National Theatre, London
Written by James Baldwin
Directed by Rufus Norris
The Amen Corner at the National Theatre is a remarkable comment upon the lives of an African American community in 1953 Harlem. Rufus Norris’ interpretation of James Baldwin's play with music weaves a beautiful gospel lilt upon this scrutiny of a small church, its pastor, her family and the community elders. Whilst never leaving the claustrophobic confines of the church and Pastor Margaret Alexander's modest apartment, Baldwin dares to question the duplicity of religious fervour and amidst a background of a nascent Civil Rights push and with an all black cast, shows that hatred exists everywhere, not just amongst racist white folk.
Marianne Jean-Baptiste is Margaret. A single mother who following the infant death of her first child fled the the errant ways of Luke her alcoholic musician husband, gathering up her young son and donning the cloth as pastor to a committed if somewhat cynical city flock. Margaret's commitment to her faith is unquestioning. She makes decisions that are at times unpalatable, and Jean-Baptiste embodies her with such subtlety and also such passion, that we come to discover that in her world, faith has a dark side. It has provided her with a mechanism to deny much of life's ugliness and pain and further, Baldwin suggests that it has also served as a possible opiate to too many of the black community, dulling any sense of justified rebellion against the appalling racism that they were subject to through much of the 20th century,
Sharon D Clarke is Margaret's wise all seeing sister Odessa. Clarke is surely the grand-dame (and one day a deserved Dame?) of Britain's black acting community. Her fierceness combined with a compassionate protection of her sibling, offers a supporting role of strength and beauty whilst less well known Cecilia Noble turns in another masterful performance as a church elder who slowly sheds her early comic turn of virginity and bible bashing faux-purity, to reveal a malevolence of hatred and bitterness.

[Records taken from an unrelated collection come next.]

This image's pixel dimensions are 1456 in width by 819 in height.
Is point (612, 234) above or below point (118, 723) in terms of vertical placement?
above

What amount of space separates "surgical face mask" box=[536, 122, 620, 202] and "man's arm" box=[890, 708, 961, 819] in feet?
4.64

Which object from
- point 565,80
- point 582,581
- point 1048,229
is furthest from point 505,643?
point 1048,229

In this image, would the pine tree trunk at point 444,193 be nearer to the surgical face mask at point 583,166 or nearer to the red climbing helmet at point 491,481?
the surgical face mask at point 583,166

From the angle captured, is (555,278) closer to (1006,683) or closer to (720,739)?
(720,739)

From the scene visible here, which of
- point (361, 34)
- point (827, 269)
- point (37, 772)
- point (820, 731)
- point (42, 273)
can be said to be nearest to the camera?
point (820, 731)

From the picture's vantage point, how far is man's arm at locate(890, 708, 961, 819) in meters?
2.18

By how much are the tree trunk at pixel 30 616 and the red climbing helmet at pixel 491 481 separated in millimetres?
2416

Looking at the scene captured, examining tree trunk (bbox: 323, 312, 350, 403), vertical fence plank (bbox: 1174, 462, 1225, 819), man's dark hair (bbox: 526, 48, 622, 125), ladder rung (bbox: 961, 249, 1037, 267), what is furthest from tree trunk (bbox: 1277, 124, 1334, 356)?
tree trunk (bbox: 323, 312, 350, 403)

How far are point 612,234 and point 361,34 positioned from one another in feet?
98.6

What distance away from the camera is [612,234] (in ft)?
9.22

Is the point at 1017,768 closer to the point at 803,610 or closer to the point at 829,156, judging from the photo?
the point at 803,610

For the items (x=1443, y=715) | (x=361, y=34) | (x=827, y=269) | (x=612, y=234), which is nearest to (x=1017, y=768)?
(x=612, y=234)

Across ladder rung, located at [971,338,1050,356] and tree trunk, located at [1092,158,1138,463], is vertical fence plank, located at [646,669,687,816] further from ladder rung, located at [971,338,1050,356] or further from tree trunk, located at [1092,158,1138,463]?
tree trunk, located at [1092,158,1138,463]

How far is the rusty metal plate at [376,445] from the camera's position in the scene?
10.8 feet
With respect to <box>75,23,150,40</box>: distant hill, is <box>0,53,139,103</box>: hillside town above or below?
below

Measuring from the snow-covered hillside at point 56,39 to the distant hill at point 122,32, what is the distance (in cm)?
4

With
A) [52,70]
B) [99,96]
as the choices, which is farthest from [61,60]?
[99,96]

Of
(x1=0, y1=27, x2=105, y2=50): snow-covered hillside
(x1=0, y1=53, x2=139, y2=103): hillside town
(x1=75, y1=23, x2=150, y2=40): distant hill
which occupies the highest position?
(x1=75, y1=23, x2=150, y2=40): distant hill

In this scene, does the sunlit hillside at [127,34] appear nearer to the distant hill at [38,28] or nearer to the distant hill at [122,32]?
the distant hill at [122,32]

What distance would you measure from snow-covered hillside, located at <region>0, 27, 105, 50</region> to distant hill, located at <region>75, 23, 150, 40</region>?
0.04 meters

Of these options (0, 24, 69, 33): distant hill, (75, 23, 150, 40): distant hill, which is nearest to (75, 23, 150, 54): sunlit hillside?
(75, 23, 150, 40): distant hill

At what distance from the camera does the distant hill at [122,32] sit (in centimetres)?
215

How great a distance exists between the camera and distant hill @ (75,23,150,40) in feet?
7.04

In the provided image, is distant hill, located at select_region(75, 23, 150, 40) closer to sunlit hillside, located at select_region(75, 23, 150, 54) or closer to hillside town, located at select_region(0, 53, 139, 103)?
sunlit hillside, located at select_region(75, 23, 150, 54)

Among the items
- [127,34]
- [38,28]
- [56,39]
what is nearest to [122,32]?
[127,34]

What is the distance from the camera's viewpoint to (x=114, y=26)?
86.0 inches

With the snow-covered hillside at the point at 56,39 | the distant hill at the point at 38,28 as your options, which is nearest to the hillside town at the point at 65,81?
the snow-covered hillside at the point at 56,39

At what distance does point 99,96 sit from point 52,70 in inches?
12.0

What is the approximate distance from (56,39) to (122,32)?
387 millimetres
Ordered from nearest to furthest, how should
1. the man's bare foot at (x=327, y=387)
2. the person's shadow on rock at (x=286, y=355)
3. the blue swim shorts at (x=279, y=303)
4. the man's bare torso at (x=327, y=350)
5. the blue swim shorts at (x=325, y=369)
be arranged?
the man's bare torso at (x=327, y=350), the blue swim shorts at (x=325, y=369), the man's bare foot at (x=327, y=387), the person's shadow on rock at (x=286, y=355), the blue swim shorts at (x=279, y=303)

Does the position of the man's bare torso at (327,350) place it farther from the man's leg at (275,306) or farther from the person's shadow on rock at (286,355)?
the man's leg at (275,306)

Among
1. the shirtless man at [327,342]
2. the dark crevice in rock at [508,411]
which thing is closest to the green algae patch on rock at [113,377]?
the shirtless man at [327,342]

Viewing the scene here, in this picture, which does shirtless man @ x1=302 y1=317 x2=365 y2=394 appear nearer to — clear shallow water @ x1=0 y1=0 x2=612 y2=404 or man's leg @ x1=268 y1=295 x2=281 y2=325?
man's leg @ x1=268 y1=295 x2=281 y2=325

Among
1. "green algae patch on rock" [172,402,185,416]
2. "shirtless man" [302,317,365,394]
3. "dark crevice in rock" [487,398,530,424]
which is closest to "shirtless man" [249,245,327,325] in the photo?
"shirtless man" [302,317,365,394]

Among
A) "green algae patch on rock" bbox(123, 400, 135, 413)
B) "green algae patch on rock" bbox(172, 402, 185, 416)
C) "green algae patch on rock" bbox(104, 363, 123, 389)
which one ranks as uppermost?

A surprise return of the estranged and dying Luke (Lucian Msamati) to the apartment questions all that Margaret has sought to hold dear for many years, and whilst Luke's lifestyle of wine, women and sin is anathema to the pastor, he provides the inspiration to their 18 year old musician son David, (yet another cracking performance, this time from newcomer Eric Kofi Abrefa) to quit the ghetto, free his spirit and make strides that are clearly signalled will influence the burgeoning demands of the Civil Rights movement.
Baldwin's writing is poetically profound and searching. If Arthur Miller's Death Of A Salesman highlighted the creaking gaps and flaws in the American Dream, then take the image of that play’s broken Willy Loman, re-write him as an African American woman and there emerges a strong argument to suggest that Margaret Alexander's story is as harsh a take on the realities of the black community’s strengths and battles as well as its flaws and failings.
The musical background to the work is impressive. The London Community Gospel Choir adding melodic brilliance to the The Reverend Bazil Meades arrangements, whilst Ian MacNeil's detailed set, split to show both church and apartment is another example of the timeless versatility of the Olivier stage. The final scene of passionate but cruelly heartless communal gospel singing, contrasted with Margaret's grief as she confronts her devastating personal loss, will break your heart.